Spaniens Regierung will sich gegen künftige Proteste wappnen und greift deshalb zu drakonischen Maßnahmen: Laut einem Gesetzesentwurf können künftig auch friedliche Demonstrationen oder Protestlager als "Anschlag auf die Staatsgewalt" gelten. Und wer via Facebook oder Twitter zur Störung der öffentlichen Ordnung aufruft, dem könnten schon bald zwei Jahre Haft drohen.

Mirjam Moll

Aufrufe zu friedlichen Protesten via Facebook oder Twitter könnten in Spanien bald zur Straftat werden. Innenminister Jorge Fernández Díaz hat eine Verschärfung des Strafgesetzbuches angekündigt. Schon 2013 soll das neue Gesetz in Kraft treten, sollte das Parlament dem Entwurf zustimmen. Das Reformprojekt wurde angestoßen, nachdem ein Generalstreik am 29. März das Land paralysierte. Schärfere Gesetze sollen für Ordnung sorgen.

Die Reform des Strafgesetzbuches bezieht sich vor allem auf die Härte der Strafe.
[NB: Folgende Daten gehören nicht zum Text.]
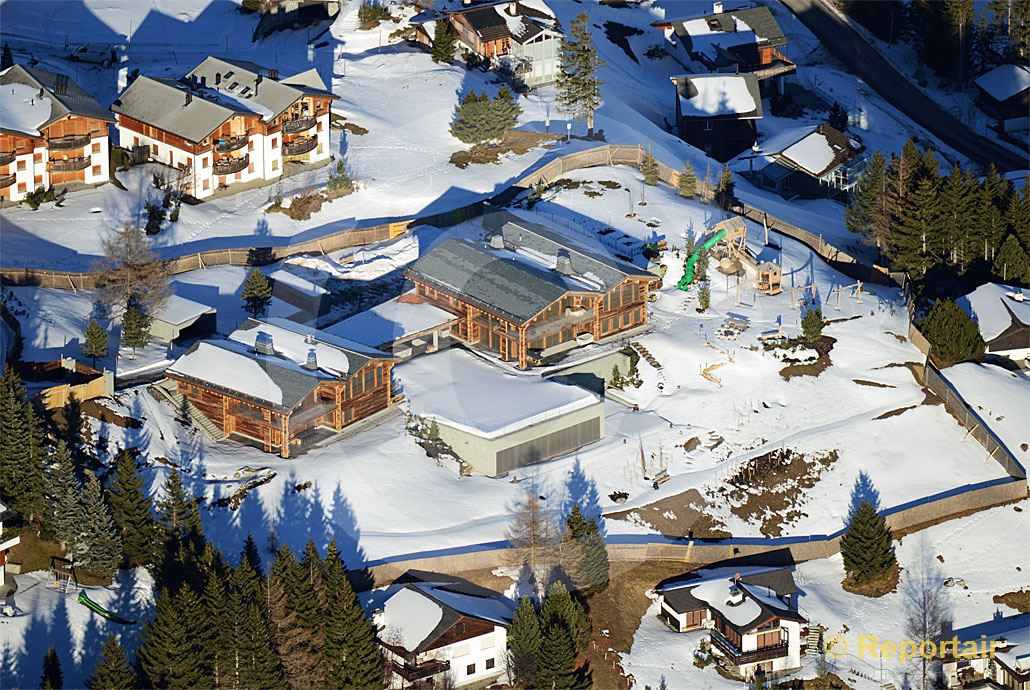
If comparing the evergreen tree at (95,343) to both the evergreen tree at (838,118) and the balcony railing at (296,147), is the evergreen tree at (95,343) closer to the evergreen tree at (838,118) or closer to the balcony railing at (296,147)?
the balcony railing at (296,147)

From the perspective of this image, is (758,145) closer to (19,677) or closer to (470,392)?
(470,392)

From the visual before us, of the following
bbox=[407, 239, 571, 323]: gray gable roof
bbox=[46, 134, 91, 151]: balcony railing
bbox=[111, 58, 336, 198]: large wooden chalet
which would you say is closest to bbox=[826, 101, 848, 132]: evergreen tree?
bbox=[111, 58, 336, 198]: large wooden chalet

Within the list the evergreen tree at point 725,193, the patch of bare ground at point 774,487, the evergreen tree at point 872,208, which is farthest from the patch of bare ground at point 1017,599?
the evergreen tree at point 725,193

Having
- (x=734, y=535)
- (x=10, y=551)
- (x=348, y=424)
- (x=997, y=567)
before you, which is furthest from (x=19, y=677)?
(x=997, y=567)

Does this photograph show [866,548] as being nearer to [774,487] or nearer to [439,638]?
[774,487]

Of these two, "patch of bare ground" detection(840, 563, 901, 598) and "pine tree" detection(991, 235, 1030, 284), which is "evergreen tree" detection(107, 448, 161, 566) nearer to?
"patch of bare ground" detection(840, 563, 901, 598)

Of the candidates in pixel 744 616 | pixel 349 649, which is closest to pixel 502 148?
pixel 744 616
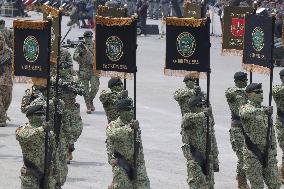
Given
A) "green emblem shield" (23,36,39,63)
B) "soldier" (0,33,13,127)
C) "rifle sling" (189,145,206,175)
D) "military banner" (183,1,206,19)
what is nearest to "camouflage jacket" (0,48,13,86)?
"soldier" (0,33,13,127)

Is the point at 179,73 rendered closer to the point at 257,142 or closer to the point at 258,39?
the point at 257,142

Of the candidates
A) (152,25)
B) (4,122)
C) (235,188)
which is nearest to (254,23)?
(235,188)

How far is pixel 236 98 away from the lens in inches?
730

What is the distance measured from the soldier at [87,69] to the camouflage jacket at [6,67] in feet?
7.10

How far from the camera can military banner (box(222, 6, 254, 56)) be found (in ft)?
64.1

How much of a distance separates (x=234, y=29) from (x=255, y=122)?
3517 millimetres

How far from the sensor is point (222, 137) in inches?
950

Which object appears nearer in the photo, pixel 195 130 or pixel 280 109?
pixel 195 130

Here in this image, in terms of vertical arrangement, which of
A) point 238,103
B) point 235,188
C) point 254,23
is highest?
point 254,23

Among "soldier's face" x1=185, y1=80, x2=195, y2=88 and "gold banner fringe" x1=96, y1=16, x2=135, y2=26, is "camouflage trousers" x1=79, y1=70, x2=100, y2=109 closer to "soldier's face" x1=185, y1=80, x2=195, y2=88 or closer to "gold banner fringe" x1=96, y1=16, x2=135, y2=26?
"soldier's face" x1=185, y1=80, x2=195, y2=88

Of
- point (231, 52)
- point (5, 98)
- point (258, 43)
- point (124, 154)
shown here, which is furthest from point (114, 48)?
point (5, 98)

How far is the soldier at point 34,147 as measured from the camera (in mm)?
14594

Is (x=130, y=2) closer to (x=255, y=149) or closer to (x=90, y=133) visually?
(x=90, y=133)

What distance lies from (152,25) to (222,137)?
30019 millimetres
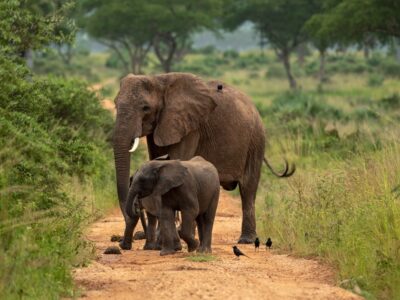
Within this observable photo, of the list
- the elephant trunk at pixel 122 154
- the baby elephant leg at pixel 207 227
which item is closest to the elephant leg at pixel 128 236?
the elephant trunk at pixel 122 154

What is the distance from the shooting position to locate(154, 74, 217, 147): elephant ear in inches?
440

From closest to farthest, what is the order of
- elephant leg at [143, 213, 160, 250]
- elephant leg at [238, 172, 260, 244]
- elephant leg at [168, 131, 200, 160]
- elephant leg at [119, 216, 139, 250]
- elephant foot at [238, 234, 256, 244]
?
elephant leg at [119, 216, 139, 250] → elephant leg at [143, 213, 160, 250] → elephant leg at [168, 131, 200, 160] → elephant foot at [238, 234, 256, 244] → elephant leg at [238, 172, 260, 244]

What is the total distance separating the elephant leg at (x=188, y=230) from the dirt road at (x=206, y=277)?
0.15 m

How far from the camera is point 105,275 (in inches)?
335

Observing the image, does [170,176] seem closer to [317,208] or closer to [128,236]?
[128,236]

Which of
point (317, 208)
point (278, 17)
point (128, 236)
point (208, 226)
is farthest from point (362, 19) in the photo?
point (208, 226)

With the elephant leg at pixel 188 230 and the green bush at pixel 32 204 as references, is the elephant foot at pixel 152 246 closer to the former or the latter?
the elephant leg at pixel 188 230

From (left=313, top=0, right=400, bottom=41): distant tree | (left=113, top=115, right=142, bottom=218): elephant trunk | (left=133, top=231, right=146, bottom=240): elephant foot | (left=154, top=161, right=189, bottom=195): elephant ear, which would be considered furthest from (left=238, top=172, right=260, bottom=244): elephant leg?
(left=313, top=0, right=400, bottom=41): distant tree

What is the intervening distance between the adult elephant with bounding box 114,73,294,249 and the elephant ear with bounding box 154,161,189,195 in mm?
796

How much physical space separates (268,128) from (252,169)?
10.2 m

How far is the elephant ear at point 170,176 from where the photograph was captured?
960 centimetres

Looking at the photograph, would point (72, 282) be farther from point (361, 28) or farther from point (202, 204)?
point (361, 28)

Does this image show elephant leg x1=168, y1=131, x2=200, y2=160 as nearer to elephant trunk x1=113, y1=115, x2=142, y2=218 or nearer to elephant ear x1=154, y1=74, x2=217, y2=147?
elephant ear x1=154, y1=74, x2=217, y2=147

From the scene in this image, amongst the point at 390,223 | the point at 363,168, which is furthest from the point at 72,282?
the point at 363,168
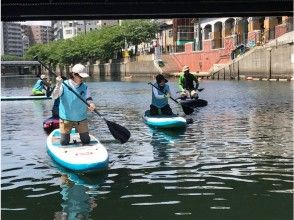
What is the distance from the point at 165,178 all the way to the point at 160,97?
301 inches

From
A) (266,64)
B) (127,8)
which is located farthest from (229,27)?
(127,8)

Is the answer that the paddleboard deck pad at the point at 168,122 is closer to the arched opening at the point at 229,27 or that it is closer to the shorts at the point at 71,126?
the shorts at the point at 71,126

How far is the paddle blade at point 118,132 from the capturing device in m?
12.8

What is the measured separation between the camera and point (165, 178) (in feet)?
34.1

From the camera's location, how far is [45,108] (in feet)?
90.0

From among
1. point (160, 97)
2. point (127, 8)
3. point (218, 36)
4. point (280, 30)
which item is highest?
point (218, 36)

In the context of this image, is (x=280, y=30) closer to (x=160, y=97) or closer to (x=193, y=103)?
(x=193, y=103)

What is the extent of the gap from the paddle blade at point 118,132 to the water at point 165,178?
0.45 meters

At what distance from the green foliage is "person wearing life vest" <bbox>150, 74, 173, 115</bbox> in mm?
78335

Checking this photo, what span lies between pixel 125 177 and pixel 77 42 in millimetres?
115060

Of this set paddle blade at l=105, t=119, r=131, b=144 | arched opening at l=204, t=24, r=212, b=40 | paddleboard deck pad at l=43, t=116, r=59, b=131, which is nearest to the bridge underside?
paddleboard deck pad at l=43, t=116, r=59, b=131

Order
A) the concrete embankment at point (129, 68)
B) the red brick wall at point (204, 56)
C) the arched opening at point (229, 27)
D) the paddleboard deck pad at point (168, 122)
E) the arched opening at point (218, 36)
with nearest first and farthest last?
the paddleboard deck pad at point (168, 122)
the red brick wall at point (204, 56)
the arched opening at point (229, 27)
the arched opening at point (218, 36)
the concrete embankment at point (129, 68)

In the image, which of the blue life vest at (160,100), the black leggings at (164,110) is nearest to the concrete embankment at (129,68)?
the black leggings at (164,110)

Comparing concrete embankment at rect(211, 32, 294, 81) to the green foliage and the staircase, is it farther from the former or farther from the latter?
the green foliage
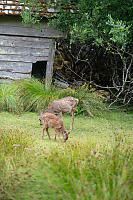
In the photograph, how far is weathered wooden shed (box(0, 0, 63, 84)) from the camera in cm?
1171

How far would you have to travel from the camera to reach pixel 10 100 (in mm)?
10039

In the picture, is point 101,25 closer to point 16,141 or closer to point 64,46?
point 64,46

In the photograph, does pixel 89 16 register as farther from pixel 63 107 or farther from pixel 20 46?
pixel 63 107

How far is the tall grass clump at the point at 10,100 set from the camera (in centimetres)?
1003

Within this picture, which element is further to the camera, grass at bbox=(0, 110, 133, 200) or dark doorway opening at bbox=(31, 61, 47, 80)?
dark doorway opening at bbox=(31, 61, 47, 80)

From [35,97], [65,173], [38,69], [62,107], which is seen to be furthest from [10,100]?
[65,173]

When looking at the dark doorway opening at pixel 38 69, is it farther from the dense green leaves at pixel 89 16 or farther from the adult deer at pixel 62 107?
the adult deer at pixel 62 107

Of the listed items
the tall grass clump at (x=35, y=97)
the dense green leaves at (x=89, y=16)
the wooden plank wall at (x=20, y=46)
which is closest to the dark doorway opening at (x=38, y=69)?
the wooden plank wall at (x=20, y=46)

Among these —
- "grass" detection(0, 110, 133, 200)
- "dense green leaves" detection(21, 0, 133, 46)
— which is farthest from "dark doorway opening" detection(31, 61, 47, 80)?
"grass" detection(0, 110, 133, 200)

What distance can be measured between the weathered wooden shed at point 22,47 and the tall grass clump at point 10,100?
147 centimetres

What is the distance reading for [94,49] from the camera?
13977 millimetres

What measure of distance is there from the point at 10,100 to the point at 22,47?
2.66 m

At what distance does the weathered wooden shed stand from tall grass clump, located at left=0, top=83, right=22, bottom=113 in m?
1.47

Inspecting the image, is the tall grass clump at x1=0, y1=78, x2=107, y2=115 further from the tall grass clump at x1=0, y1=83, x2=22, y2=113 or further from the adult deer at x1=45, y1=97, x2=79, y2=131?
the adult deer at x1=45, y1=97, x2=79, y2=131
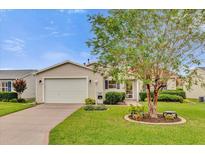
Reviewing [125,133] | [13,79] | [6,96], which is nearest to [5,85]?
[13,79]

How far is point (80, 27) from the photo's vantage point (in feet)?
30.9

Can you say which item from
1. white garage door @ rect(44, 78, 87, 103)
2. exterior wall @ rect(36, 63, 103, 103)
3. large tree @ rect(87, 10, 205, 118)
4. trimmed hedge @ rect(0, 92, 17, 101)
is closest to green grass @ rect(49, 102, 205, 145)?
large tree @ rect(87, 10, 205, 118)

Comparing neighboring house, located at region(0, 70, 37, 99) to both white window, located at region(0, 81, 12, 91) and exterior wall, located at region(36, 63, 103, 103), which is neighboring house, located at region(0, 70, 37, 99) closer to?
white window, located at region(0, 81, 12, 91)

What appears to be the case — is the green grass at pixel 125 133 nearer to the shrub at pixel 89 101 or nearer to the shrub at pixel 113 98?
the shrub at pixel 89 101

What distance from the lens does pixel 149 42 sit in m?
7.15

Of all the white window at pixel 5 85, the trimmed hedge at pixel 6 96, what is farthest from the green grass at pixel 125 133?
the white window at pixel 5 85

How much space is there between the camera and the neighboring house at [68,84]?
44.7 ft

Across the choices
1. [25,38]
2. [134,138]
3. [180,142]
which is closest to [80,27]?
[25,38]

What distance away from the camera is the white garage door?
13.6 m

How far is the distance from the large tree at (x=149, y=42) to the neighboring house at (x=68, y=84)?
20.8 ft

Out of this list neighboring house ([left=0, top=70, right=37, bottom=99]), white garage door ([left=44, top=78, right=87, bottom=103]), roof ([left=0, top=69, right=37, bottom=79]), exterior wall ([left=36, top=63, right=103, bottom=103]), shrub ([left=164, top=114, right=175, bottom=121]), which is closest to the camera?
shrub ([left=164, top=114, right=175, bottom=121])
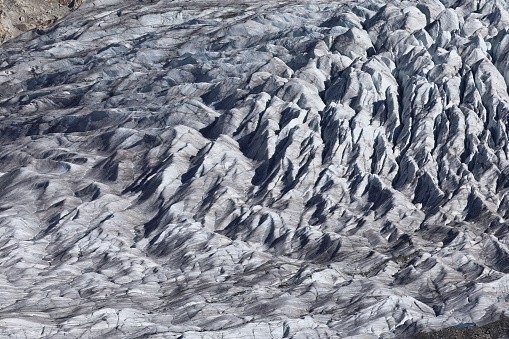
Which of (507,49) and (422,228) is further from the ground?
(507,49)

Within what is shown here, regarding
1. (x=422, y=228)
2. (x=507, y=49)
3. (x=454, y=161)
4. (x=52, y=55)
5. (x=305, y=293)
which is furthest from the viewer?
(x=52, y=55)

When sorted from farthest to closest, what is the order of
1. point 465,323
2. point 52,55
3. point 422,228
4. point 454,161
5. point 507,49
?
1. point 52,55
2. point 507,49
3. point 454,161
4. point 422,228
5. point 465,323

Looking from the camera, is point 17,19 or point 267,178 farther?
point 17,19

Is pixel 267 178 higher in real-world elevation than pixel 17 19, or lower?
lower

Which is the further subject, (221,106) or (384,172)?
(221,106)

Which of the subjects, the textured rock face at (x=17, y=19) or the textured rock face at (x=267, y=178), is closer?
the textured rock face at (x=267, y=178)

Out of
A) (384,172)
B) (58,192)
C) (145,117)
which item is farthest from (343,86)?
(58,192)

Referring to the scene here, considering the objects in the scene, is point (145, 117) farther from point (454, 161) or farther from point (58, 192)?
point (454, 161)

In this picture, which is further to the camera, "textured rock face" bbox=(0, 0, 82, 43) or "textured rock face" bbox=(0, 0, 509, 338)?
"textured rock face" bbox=(0, 0, 82, 43)
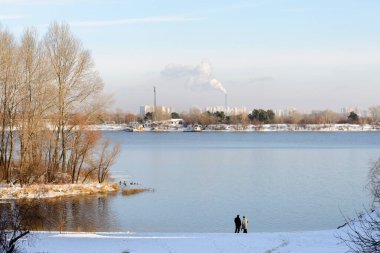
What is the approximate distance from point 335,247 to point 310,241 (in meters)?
1.27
Sie sieht vor, Vandalismus mit Terrorismus gleichzustellen. Vandalismus soll künftig mit dem Strafmaß der kale borroka bestraft werden, was auf baskisch "Straßenkämpfe" bedeutet. Dies hätte zur Folge, dass die Mindeststrafe für die Störung der öffentlichen Ordnung von einem auf zwei Jahre erhöht würde. Richter hätten damit auch die Möglichkeit, einstweilige Freiheitsstrafen anzuordnen.

Außerdem sieht das Gesetz vor, Mitglieder krimineller Organisationen zu einer Haftstrafe von über zwei Jahren verurteilen zu können. Außederdem soll jeder, der über Kommunikationsmedien wie das Internet oder soziale Netzwerke dazu aufruft, die öffentliche Ordnung zu stören, als Mitglied einer kriminellen Organisation eingestuft werden.

Spaniens Innenminister Fernández Díaz beschrieb das Reformpaket als "notwendig", um den "neuen sozialen Realitäten" entgegenzutreten. Es gebe Gruppen, die es nur darauf abgesehen hätten, mit Methoden, die einer "urbanen Guerilla" ähnelten, Gewalt auszuüben. Der Minister rechtfertigte die Reformvorschläge mit der Begründung, Spanien leide unter einer "Spirale von Gewalt".

Rückendeckung aus Katalonien

Der Innenminister betonte, dass die "Umgestaltung der gesetzlichen Regelungen ein konstitutionelles Recht wie das der Demonstration" verteidige. Nicht er, sondern diejenigen, "die legitime Demonstrationen gegen die Regierung missbrauchen", beschädigten die Demonstrationsfreiheit. Dies geschehe innerhalb einer "organisierten Struktur", welche die Polizei bereits identifiziert habe.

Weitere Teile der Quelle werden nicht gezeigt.